Hozro: materiali sulle arti visive a Genova





CARL-FRIEDRICH CLAUS A PALAZZO DUCALE

Prosegue, con la mostra di Carlfriedrich Claus a Palazzo Ducale, la sequenza di mostre personali promosse dal Goethe Institut Genua dedicata a figure artistiche di rilievo dell'ex R.D.T., iniziata due anni fa' con la rassegna dell'opera grafica di Hermann Glöckner allestita all'Accademia Ligustica e proseguita nel 1995 con un'esposizione di Gerhard Altenbourg.
Vissuto in sostanziale isolamento ad Annaberg, in Sassonia, a lungo sorvegliato dalla Stasi, sino alle soglie degli anni '80 Claus ha potuto far conoscere il suo lavoro all'estero solo episodicamente, attraverso la partecipazione a mostre collettive (alcune, peraltro, di notevole spessore, come Bild und Schrift, svoltasi ad Amsterdam ed a Baden-Baden nel 1963) e la pubblicazione di testi teorici in riviste od in volume.

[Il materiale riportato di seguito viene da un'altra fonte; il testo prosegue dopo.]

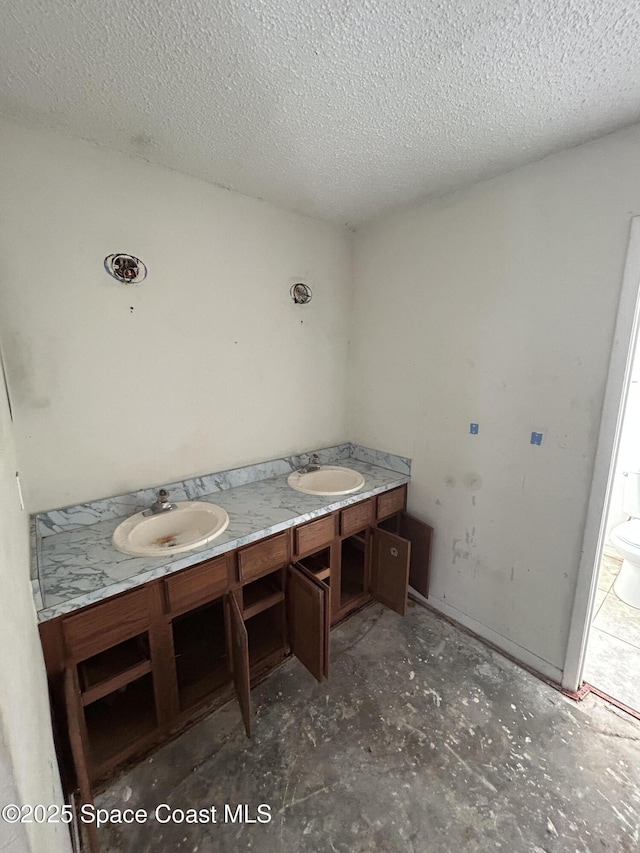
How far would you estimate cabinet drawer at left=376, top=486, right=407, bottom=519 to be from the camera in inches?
77.9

La sua notorietà in Italia è stata sinora legata soprattutto alla ricerca svolta nel campo della poesia sonora, documentata da Arrigo Lora Totino in Futura (Cramps Records, 1978), la più conosciuta raccolta antologica in quest'ambito.
E proprio con le composizioni sonore, registrate su nastro nel 1959, si apre la rassegna di Palazzo Ducale che offre, per la prima volta in Italia, un quadro completo dell'opera dell'artista.

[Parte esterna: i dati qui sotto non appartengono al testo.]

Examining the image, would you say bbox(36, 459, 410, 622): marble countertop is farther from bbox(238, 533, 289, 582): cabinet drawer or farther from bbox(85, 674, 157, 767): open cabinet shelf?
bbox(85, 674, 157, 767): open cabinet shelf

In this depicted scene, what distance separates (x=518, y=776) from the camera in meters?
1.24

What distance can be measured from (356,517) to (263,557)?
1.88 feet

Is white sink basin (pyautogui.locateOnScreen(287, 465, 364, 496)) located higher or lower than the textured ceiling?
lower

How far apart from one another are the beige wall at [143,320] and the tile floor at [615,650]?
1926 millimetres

Ma subito ci s'addentra in un dedalo di tavole trasparenti coperte da quelle che Henri Chopin ha definito "scritture esplose", fatte "di sovrapposizioni grafiche ripetute all'infinito", una sorta di "magnetofono muto" tramite cui la parola non s'indirizza più all'udito ma alla vista.

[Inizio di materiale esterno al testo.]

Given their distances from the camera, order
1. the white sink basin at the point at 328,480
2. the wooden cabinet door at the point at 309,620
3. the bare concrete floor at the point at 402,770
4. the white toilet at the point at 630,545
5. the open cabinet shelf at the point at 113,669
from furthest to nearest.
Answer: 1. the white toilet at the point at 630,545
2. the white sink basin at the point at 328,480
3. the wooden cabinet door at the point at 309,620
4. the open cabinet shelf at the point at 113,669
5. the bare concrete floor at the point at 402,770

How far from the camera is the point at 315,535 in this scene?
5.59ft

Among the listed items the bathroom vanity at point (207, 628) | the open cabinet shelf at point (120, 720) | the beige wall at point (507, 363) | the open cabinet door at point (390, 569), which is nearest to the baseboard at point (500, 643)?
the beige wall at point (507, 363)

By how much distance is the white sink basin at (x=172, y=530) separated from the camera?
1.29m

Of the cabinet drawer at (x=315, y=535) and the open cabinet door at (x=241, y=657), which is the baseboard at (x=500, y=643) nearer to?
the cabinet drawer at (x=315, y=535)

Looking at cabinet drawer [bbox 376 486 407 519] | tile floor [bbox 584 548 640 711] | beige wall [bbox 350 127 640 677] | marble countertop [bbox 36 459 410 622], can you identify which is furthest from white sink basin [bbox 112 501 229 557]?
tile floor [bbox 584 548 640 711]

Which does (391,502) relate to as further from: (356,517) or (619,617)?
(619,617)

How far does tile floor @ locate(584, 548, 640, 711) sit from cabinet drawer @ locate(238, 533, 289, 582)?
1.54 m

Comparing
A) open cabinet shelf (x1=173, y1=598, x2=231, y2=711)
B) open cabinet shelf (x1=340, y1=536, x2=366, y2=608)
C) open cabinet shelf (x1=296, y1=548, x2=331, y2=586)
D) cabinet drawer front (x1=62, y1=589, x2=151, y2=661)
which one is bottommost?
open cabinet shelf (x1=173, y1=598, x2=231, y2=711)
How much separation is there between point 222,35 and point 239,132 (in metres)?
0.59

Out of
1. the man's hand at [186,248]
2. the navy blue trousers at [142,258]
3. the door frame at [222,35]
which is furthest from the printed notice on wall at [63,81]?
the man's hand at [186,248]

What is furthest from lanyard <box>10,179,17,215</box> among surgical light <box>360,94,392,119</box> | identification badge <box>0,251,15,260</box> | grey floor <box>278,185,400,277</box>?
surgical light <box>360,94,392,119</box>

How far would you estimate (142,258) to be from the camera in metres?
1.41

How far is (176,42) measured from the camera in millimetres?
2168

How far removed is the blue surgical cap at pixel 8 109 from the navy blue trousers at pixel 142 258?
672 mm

Alla base dei lavori esposti si pongono, infatti, complessi manoscritti, composti in caratteri minutissimi (nei quali l'autore riflette le sue speculazioni di soggetto filosofico ed utopico, influenzate dalla mistica medioevale e dalla lezione di Ernst Bloch) trasferiti poi mediante un procedimento fotografico sulle due facce di un foglio trasparente, così da produrre molteplici possibilità di lettura grazie alle interazioni tra fronte e retro.
Fra le opere più suggestive Paesaggio della mente paracelsiano, 1962, un'ondivaga struttura verbale che dissimula la sua componente concettuale sotto le parvenze d'uno scenario naturalistico, e Saggio allegorico per Albert Wigand: naturalizzazione dell'uomo, umanizzazione della natura, 1965/79, che si riporta ad una discussione con un artista amico.
In questi accumuli di segni, nei quali si sforza di trasformare in energia la materia linguistica e spirituale, Claus sperimenta "il gioco tra la scrittura della mano destra e quella della mano sinistra" (A. Spatola) che vede la prima rappresentare il rigore critico e costruttivo, mentre la seconda "quando scrive scivola, e il valore semantico si dissolve nella grafia".
Così, nello spazio liberato dalla pressione dei significati consci affiorano tratti antropomorfici (occhi, orecchie, volti) ed una fauna innaturale, ibrida, a partecipare la volontà dell'artista di esprimersi in una lingua capace d'inglobare la dimensione fisica e le profondità dell'inconscio.